Melanie Benjamin, whose insightful biographical novels are among the best being written these days, covers all this and more in The Aviator's Wife (2013). One might think it would be difficult to make a cohesive story that stretches all the way from their first meeting, soon after Lindbergh's solo flight to Paris in 1927, to his death in 1974, yet Benjamin pulls it off nicely.Like everyone else, young Anne never thinks Charles would ever choose her. Elizabeth, her more beautiful older sister, is the one the Morrow family pushes in front of the hero when he comes to visit. Yet he sees in Anne someone more like himself — someone intelligent, orderly, reserved and adventurous. Yet Anne isn't quite the female version of himself Charles imagines her to be.
She yearns for a more traditional family, with husband and wife living in the same home and sleeping in the same bedroom, surrounded by their loving children. Yet Charles always has somewhere else he has to be and often leaves for months at a time, then is distant even when he comes home. His children admire him, yet also fear him.
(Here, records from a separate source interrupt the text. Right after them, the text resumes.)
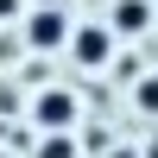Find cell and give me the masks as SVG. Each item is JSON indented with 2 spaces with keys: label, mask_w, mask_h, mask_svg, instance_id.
I'll return each mask as SVG.
<instances>
[{
  "label": "cell",
  "mask_w": 158,
  "mask_h": 158,
  "mask_svg": "<svg viewBox=\"0 0 158 158\" xmlns=\"http://www.w3.org/2000/svg\"><path fill=\"white\" fill-rule=\"evenodd\" d=\"M139 108H146V114H158V82H139Z\"/></svg>",
  "instance_id": "cell-7"
},
{
  "label": "cell",
  "mask_w": 158,
  "mask_h": 158,
  "mask_svg": "<svg viewBox=\"0 0 158 158\" xmlns=\"http://www.w3.org/2000/svg\"><path fill=\"white\" fill-rule=\"evenodd\" d=\"M63 51H70V63H76V70H89V76H95V70H114L120 38H114L108 25H95V19H89V25H70V44H63Z\"/></svg>",
  "instance_id": "cell-3"
},
{
  "label": "cell",
  "mask_w": 158,
  "mask_h": 158,
  "mask_svg": "<svg viewBox=\"0 0 158 158\" xmlns=\"http://www.w3.org/2000/svg\"><path fill=\"white\" fill-rule=\"evenodd\" d=\"M101 25H108L114 38H139V32L152 25V0H114V6H108V19H101Z\"/></svg>",
  "instance_id": "cell-4"
},
{
  "label": "cell",
  "mask_w": 158,
  "mask_h": 158,
  "mask_svg": "<svg viewBox=\"0 0 158 158\" xmlns=\"http://www.w3.org/2000/svg\"><path fill=\"white\" fill-rule=\"evenodd\" d=\"M25 19V0H0V25H19Z\"/></svg>",
  "instance_id": "cell-6"
},
{
  "label": "cell",
  "mask_w": 158,
  "mask_h": 158,
  "mask_svg": "<svg viewBox=\"0 0 158 158\" xmlns=\"http://www.w3.org/2000/svg\"><path fill=\"white\" fill-rule=\"evenodd\" d=\"M70 13L63 6H25V19H19V44L32 51V57H57L63 44H70Z\"/></svg>",
  "instance_id": "cell-1"
},
{
  "label": "cell",
  "mask_w": 158,
  "mask_h": 158,
  "mask_svg": "<svg viewBox=\"0 0 158 158\" xmlns=\"http://www.w3.org/2000/svg\"><path fill=\"white\" fill-rule=\"evenodd\" d=\"M76 120H82V95H76L70 82H44L32 95V127H44V133H76Z\"/></svg>",
  "instance_id": "cell-2"
},
{
  "label": "cell",
  "mask_w": 158,
  "mask_h": 158,
  "mask_svg": "<svg viewBox=\"0 0 158 158\" xmlns=\"http://www.w3.org/2000/svg\"><path fill=\"white\" fill-rule=\"evenodd\" d=\"M44 158H76V133H44Z\"/></svg>",
  "instance_id": "cell-5"
}]
</instances>
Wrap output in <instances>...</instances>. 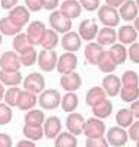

He is demanding and rarely lets his feelings show.
Anne doesn't learn until near the end of his life that her husband has other families in other countries, although by this time she has already been involved in a longtime adulterous relationship with the family doctor.
As in her other novels, the authors sticks close to the facts, filling in the blanks, such as those regarding emotions and private conversations, to build her story.
The author doesn't back away from the aviator's admiration for Hitler in the 1930s, his negative attitude toward Jews and his strong opposition to America's involvement in the war. Anne, like Melanie Benjamin herself, doesn't stand behind everything Charles Lindbergh does or doesn't do, believes or doesn't believe. Yet she never stops regarding him as a hero.